Dividing observed entries by their variance in univariate linear regression

19 Views Asked by At

Suppose I have two random variables $X,Y$ with corresponding observations$(x_1,y_1), \ldots (x_n,y_n)$. Then for linear regression $y=ax+b$ I know that $\hat{a} = \bar{y}-\hat{b}\bar{x}$ and that $\hat{b} = \frac{\sigma_{xy}}{\sigma_{xx}}$.

In my machine learning textbook, the author states without proof that if we replace $x_i$ with $x_i' = \frac{x_i}{\sigma_{xx}}$, then $\hat{b} = \sigma_{x'y}$. I am having trouble seeing why this is the case, i.e that $\sigma_{xx}=\frac{1}{n}$ (?)

The denominator of $\hat{b}$ is then

$\sum_{i=1}^{n}(\frac{x_i}{\sigma_{xx}}-\bar{x})^2 = \sum_{i=1}^{n} (\frac{x_i^2}{\sigma_{xx}^2} -2 \frac{x_i}{\sigma_{xx}}\bar{x}+\bar{x}^2)$

Any insights appreciated.

1

There are 1 best solutions below

0
On BEST ANSWER

Your notation really should distinguish between sample versus population variances, but I will ignore this and use your notation.

Scaling the $x$ simply scales the slope as well.
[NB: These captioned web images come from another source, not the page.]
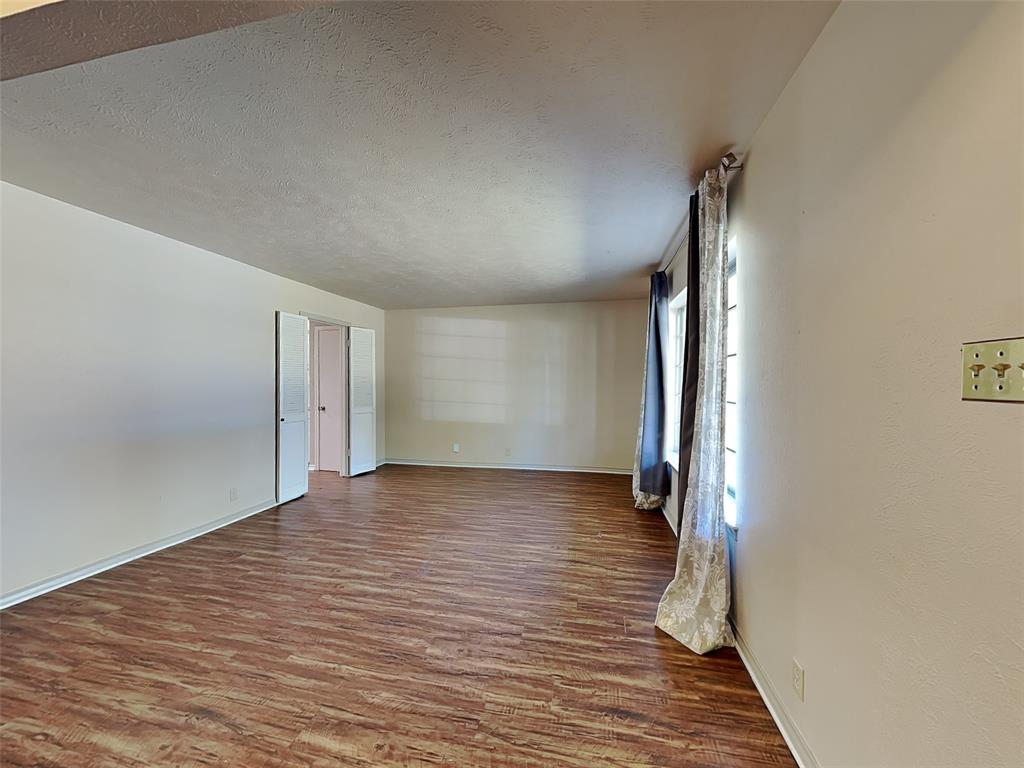 13630 Willow Bend Road Dallas, TX 75240 - Photo 7 of 17 a view of a room with wooden floor and a hallway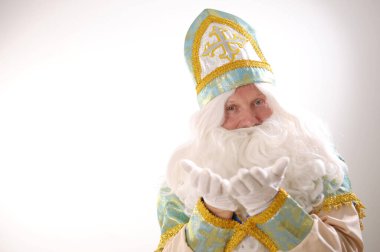 İki elle öpücükler yolluyor Sinterklaas 'a sürpriz bir Noel Baba Aziz Nicholas Noel' i anlatıyor yeni yıl avucunun içinde bir şey yok reklam için bir yer koyabilirsin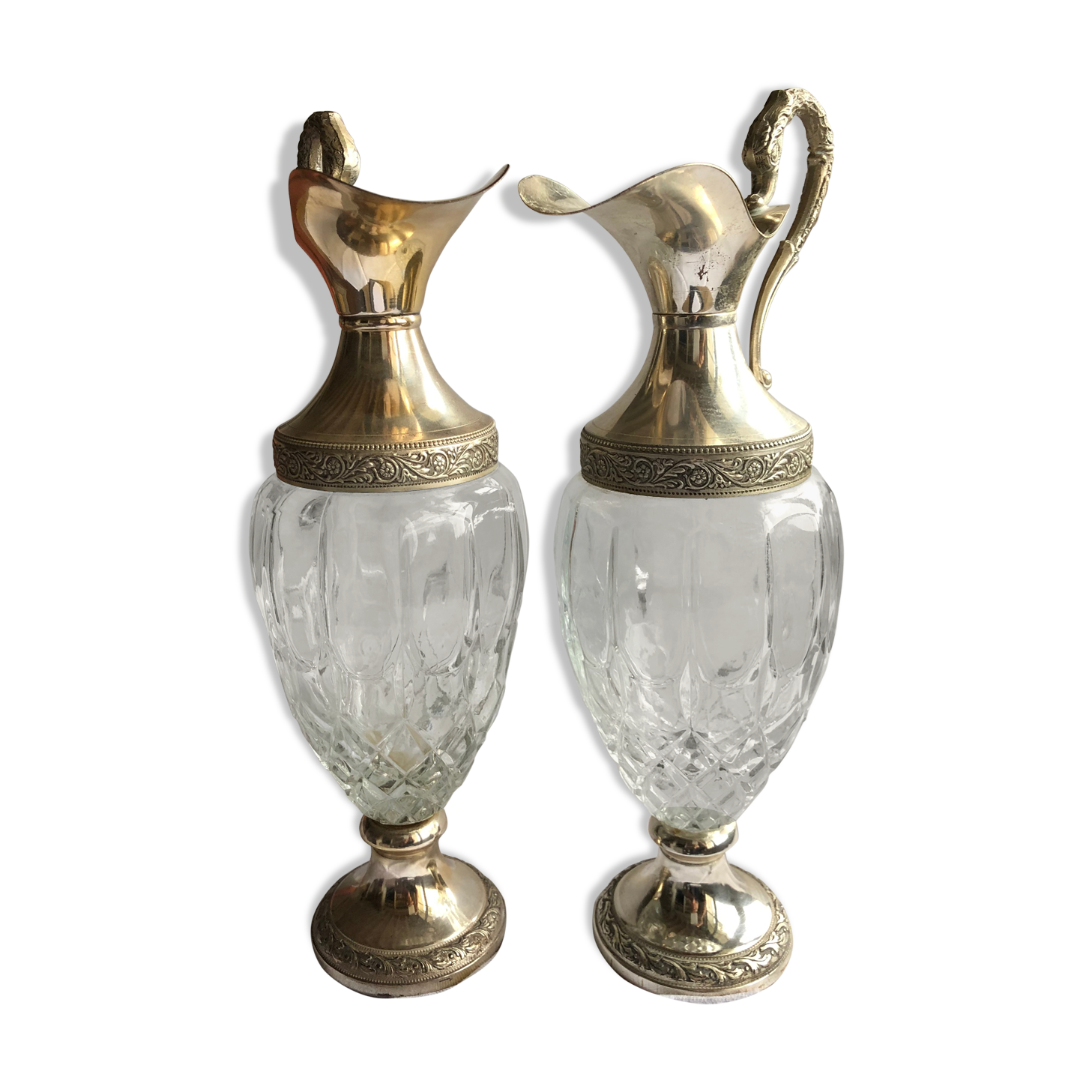 Pair of glass and silver metal ewers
If you replaced every $x_i$ by $x_i' = x_i/2$, you'd expect the slope estimate to double. This is the basis for what is happening in the formulas.

More formally, note that $$\bar x' = \frac{1}{n} \sum_{i=1}^n x_i' = \frac{1}{n} \sum_{i=1}^n \frac{x_i}{\sigma_{xx}} = \frac{\bar x}{\sigma_{xx}}.$$ Then we can see that $$n \sigma_{x'x'} = \sum_{i=1}^n (x_i' - \bar x')^2 = \sum_{i=1}^n \frac{(x_i - \bar x)^2}{\sigma_{xx}^2} = n.$$ It immediately follows that $$\hat \beta' = \frac{\sigma_{x'y}}{\sigma_{x'x'}^2} = \sigma_{x'y}.$$ Your error is in scaling the observations, but not their mean. You must compute the sum of the squares of the form $(x_i' - \bar x')^2$, rather than $(x_i' - \bar x)^2$ which uses the wrong mean.